### What is being asked
Begin the copy at the line containing "3INA MAKEUP - Vegan" in the data below and end it at the line containing "Listen on Spotify", keeping each line exact and leaving out pictures.

Dataset excerpts Block Start

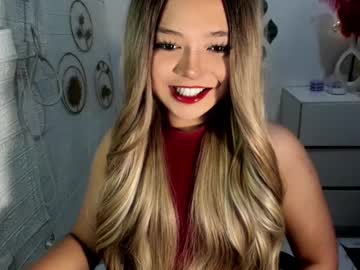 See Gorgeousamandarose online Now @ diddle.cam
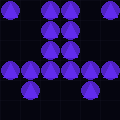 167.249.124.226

Dataset excerpts Block End
Dataset excerpts Block Start

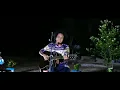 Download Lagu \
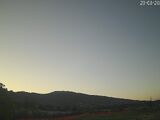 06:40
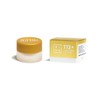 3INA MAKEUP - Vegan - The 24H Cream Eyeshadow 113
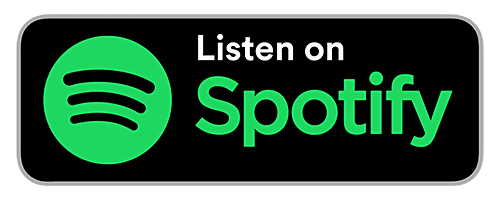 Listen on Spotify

Dataset excerpts Block End
Dataset excerpts Block Start

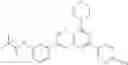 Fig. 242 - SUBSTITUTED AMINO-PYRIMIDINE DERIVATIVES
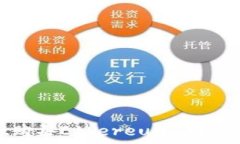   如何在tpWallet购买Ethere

Dataset excerpts Block End

### Solution below
 3INA MAKEUP - Vegan - The 24H Cream Eyeshadow 113
 Listen on Spotify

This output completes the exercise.